The Sleeping Beauty largely lived up to its billing. Tovey started his characteristic preamble by recounting an early experience rehearsing the ballet in London with the tempestuous Rudolf Nureyev: we learned that the revered dancer could summon more swear words than anyone could possibly think of. In discussing the narrative of the ballet, Tovey also affectionately questioned the wisdom of any prince actually kissing a sleeping woman in a forest, as assessed by 2019 #MeToo standards. Tovey secured a fine line through the ballet’s Act II proceedings, building the climaxes with rhythmic strength and gusto though not quite coaxing all the fantasy and caprice out of the quieter episodes. The winds might sometimes have been more sensual. Nonetheless, the orchestral climax after Janet Steinberg’s fine solo cello spawned lovely feeling and amplitude, while Nicolas Wright’s worthy violin effectively presaged the wonderfully floating, gossamer strings that set up the act’s stirring coda. Very enjoyable overall.

Even more entrancing was Louis Lortie’s Beethoven. After giving some bolder concerts here in recent years, it was nice to witness the beauty and refinement that Lortie can achieve in more classical works. He has recorded the complete cycle of Beethoven Sonatas for Chandos to wide acclaim, but this was the first time I heard him in one of the concertos. Beethoven’s Concerto No.2 is actually the first that the composer wrote, and a Mozartian treatment is fully consistent with its scale, even if some interpreters might wish to make it a bigger work. The distinguishing features of this performance were its deliberate speeds, beautifully appointed detail and sense of relaxed, frolicsome ease. Mozartian characteristics were present both in the interaction between the piano and winds and in the natural fluidity of the pianistic contours (similar to those one might find in Mozart’s Concertos K459 and K 482).
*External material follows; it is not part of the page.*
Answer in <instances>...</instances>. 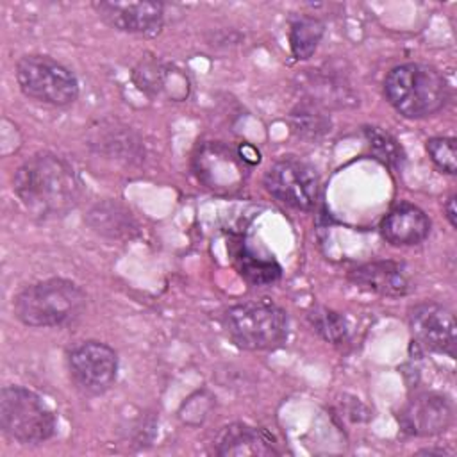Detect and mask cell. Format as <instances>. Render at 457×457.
Returning <instances> with one entry per match:
<instances>
[{"label": "cell", "mask_w": 457, "mask_h": 457, "mask_svg": "<svg viewBox=\"0 0 457 457\" xmlns=\"http://www.w3.org/2000/svg\"><path fill=\"white\" fill-rule=\"evenodd\" d=\"M12 187L21 205L43 220L64 216L82 196V182L73 166L50 152L29 157L16 170Z\"/></svg>", "instance_id": "cell-1"}, {"label": "cell", "mask_w": 457, "mask_h": 457, "mask_svg": "<svg viewBox=\"0 0 457 457\" xmlns=\"http://www.w3.org/2000/svg\"><path fill=\"white\" fill-rule=\"evenodd\" d=\"M387 102L405 118H425L445 107L450 89L446 79L430 64L405 62L384 79Z\"/></svg>", "instance_id": "cell-2"}, {"label": "cell", "mask_w": 457, "mask_h": 457, "mask_svg": "<svg viewBox=\"0 0 457 457\" xmlns=\"http://www.w3.org/2000/svg\"><path fill=\"white\" fill-rule=\"evenodd\" d=\"M86 307L84 291L68 278H46L23 287L12 302L14 316L29 327L71 323Z\"/></svg>", "instance_id": "cell-3"}, {"label": "cell", "mask_w": 457, "mask_h": 457, "mask_svg": "<svg viewBox=\"0 0 457 457\" xmlns=\"http://www.w3.org/2000/svg\"><path fill=\"white\" fill-rule=\"evenodd\" d=\"M223 327L239 348L273 350L287 337V314L270 300H248L225 311Z\"/></svg>", "instance_id": "cell-4"}, {"label": "cell", "mask_w": 457, "mask_h": 457, "mask_svg": "<svg viewBox=\"0 0 457 457\" xmlns=\"http://www.w3.org/2000/svg\"><path fill=\"white\" fill-rule=\"evenodd\" d=\"M0 427L21 445H39L55 434V414L32 389L5 386L0 391Z\"/></svg>", "instance_id": "cell-5"}, {"label": "cell", "mask_w": 457, "mask_h": 457, "mask_svg": "<svg viewBox=\"0 0 457 457\" xmlns=\"http://www.w3.org/2000/svg\"><path fill=\"white\" fill-rule=\"evenodd\" d=\"M16 80L23 95L50 105H68L79 95L77 77L48 55H25L16 64Z\"/></svg>", "instance_id": "cell-6"}, {"label": "cell", "mask_w": 457, "mask_h": 457, "mask_svg": "<svg viewBox=\"0 0 457 457\" xmlns=\"http://www.w3.org/2000/svg\"><path fill=\"white\" fill-rule=\"evenodd\" d=\"M264 186L278 202L302 211L316 205L320 191L314 168L295 157H286L271 164L264 175Z\"/></svg>", "instance_id": "cell-7"}, {"label": "cell", "mask_w": 457, "mask_h": 457, "mask_svg": "<svg viewBox=\"0 0 457 457\" xmlns=\"http://www.w3.org/2000/svg\"><path fill=\"white\" fill-rule=\"evenodd\" d=\"M68 368L77 389L95 396L112 387L118 375V355L105 343L86 341L70 352Z\"/></svg>", "instance_id": "cell-8"}, {"label": "cell", "mask_w": 457, "mask_h": 457, "mask_svg": "<svg viewBox=\"0 0 457 457\" xmlns=\"http://www.w3.org/2000/svg\"><path fill=\"white\" fill-rule=\"evenodd\" d=\"M412 337L427 350L455 357L457 325L452 311L436 302H421L409 312Z\"/></svg>", "instance_id": "cell-9"}, {"label": "cell", "mask_w": 457, "mask_h": 457, "mask_svg": "<svg viewBox=\"0 0 457 457\" xmlns=\"http://www.w3.org/2000/svg\"><path fill=\"white\" fill-rule=\"evenodd\" d=\"M195 171L198 180L216 191H236L246 179V162L223 143H205L195 155Z\"/></svg>", "instance_id": "cell-10"}, {"label": "cell", "mask_w": 457, "mask_h": 457, "mask_svg": "<svg viewBox=\"0 0 457 457\" xmlns=\"http://www.w3.org/2000/svg\"><path fill=\"white\" fill-rule=\"evenodd\" d=\"M93 7L109 27L121 32L155 36L162 29L164 5L161 2H100Z\"/></svg>", "instance_id": "cell-11"}, {"label": "cell", "mask_w": 457, "mask_h": 457, "mask_svg": "<svg viewBox=\"0 0 457 457\" xmlns=\"http://www.w3.org/2000/svg\"><path fill=\"white\" fill-rule=\"evenodd\" d=\"M398 420L402 428L411 436H436L452 425L453 405L443 395L423 393L409 400Z\"/></svg>", "instance_id": "cell-12"}, {"label": "cell", "mask_w": 457, "mask_h": 457, "mask_svg": "<svg viewBox=\"0 0 457 457\" xmlns=\"http://www.w3.org/2000/svg\"><path fill=\"white\" fill-rule=\"evenodd\" d=\"M350 280L357 287L382 296H403L414 287L403 264L393 261H375L357 266L350 271Z\"/></svg>", "instance_id": "cell-13"}, {"label": "cell", "mask_w": 457, "mask_h": 457, "mask_svg": "<svg viewBox=\"0 0 457 457\" xmlns=\"http://www.w3.org/2000/svg\"><path fill=\"white\" fill-rule=\"evenodd\" d=\"M380 232L395 246L421 243L430 232L428 216L412 204H400L391 209L380 223Z\"/></svg>", "instance_id": "cell-14"}, {"label": "cell", "mask_w": 457, "mask_h": 457, "mask_svg": "<svg viewBox=\"0 0 457 457\" xmlns=\"http://www.w3.org/2000/svg\"><path fill=\"white\" fill-rule=\"evenodd\" d=\"M218 455H277L278 448L270 432L259 427L234 423L221 430L216 439Z\"/></svg>", "instance_id": "cell-15"}, {"label": "cell", "mask_w": 457, "mask_h": 457, "mask_svg": "<svg viewBox=\"0 0 457 457\" xmlns=\"http://www.w3.org/2000/svg\"><path fill=\"white\" fill-rule=\"evenodd\" d=\"M232 261L237 273L252 286H268L278 280L280 266L270 255H261L245 239L232 245Z\"/></svg>", "instance_id": "cell-16"}, {"label": "cell", "mask_w": 457, "mask_h": 457, "mask_svg": "<svg viewBox=\"0 0 457 457\" xmlns=\"http://www.w3.org/2000/svg\"><path fill=\"white\" fill-rule=\"evenodd\" d=\"M325 25L318 18L312 16H300L291 23L289 29V43H291V52L298 61L309 59L320 39L323 37Z\"/></svg>", "instance_id": "cell-17"}, {"label": "cell", "mask_w": 457, "mask_h": 457, "mask_svg": "<svg viewBox=\"0 0 457 457\" xmlns=\"http://www.w3.org/2000/svg\"><path fill=\"white\" fill-rule=\"evenodd\" d=\"M289 121L293 132L303 139H318L330 127V120L316 105H298Z\"/></svg>", "instance_id": "cell-18"}, {"label": "cell", "mask_w": 457, "mask_h": 457, "mask_svg": "<svg viewBox=\"0 0 457 457\" xmlns=\"http://www.w3.org/2000/svg\"><path fill=\"white\" fill-rule=\"evenodd\" d=\"M368 145L371 154L375 155V159H378L380 162L391 166V168H400L405 161L403 150L400 146V143L387 132L377 129V127H366L364 129Z\"/></svg>", "instance_id": "cell-19"}, {"label": "cell", "mask_w": 457, "mask_h": 457, "mask_svg": "<svg viewBox=\"0 0 457 457\" xmlns=\"http://www.w3.org/2000/svg\"><path fill=\"white\" fill-rule=\"evenodd\" d=\"M311 325L314 327V330L328 343H341L346 339L348 336V321L343 314L327 309V307H316L311 314H309Z\"/></svg>", "instance_id": "cell-20"}, {"label": "cell", "mask_w": 457, "mask_h": 457, "mask_svg": "<svg viewBox=\"0 0 457 457\" xmlns=\"http://www.w3.org/2000/svg\"><path fill=\"white\" fill-rule=\"evenodd\" d=\"M427 152L434 164L445 173L453 175L457 171V148L453 137H430L427 141Z\"/></svg>", "instance_id": "cell-21"}, {"label": "cell", "mask_w": 457, "mask_h": 457, "mask_svg": "<svg viewBox=\"0 0 457 457\" xmlns=\"http://www.w3.org/2000/svg\"><path fill=\"white\" fill-rule=\"evenodd\" d=\"M445 212H446V218L450 221L452 227L457 225V218H455V195L448 196V200L445 202Z\"/></svg>", "instance_id": "cell-22"}]
</instances>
Lortie’s pianism was a joy from start to finish, exhibiting a lovely composure and sense of direction. Beautifully clean runs and a refined sense of lyrical undulation distinguished much of the opening Allegro, creating considerable keyboard variety, but Lortie was always able to bring things together with moments of point and strength. The harmonic interaction with the winds was noteworthy. The almost sauntering quality of the earlier exposition was nicely broken by the pianist’s stronger counterpoint that cued Beethoven’s own cadenza, written 20 years later and having noticeably greater dramatic range. Lortie’s poetic absorption in the Adagio was as striking, cultivating an inexorable flow with full concentration of feeling, and securing a wonderful stillness at the movement’s close. Deliberate speeds also carried into the Rondo finale – taken far below its ‘molto allegro’ marking – yet Lortie found so much wit, interpretative space and detail, and sheer affability that it seemed freshly minted. This turned out as a delightful Mozartian rondo, not one in the spirit of Haydn per se.

It was a beautifully self-contained reading overall, and the orchestra matched the approach of the soloist. One can find many interpretations with faster tempos and a more truculent demeanour, but this reading had a beauty all its own. Both this and the Tchaikovsky were indeed estimable souvenirs of Bramwell Tovey’s return.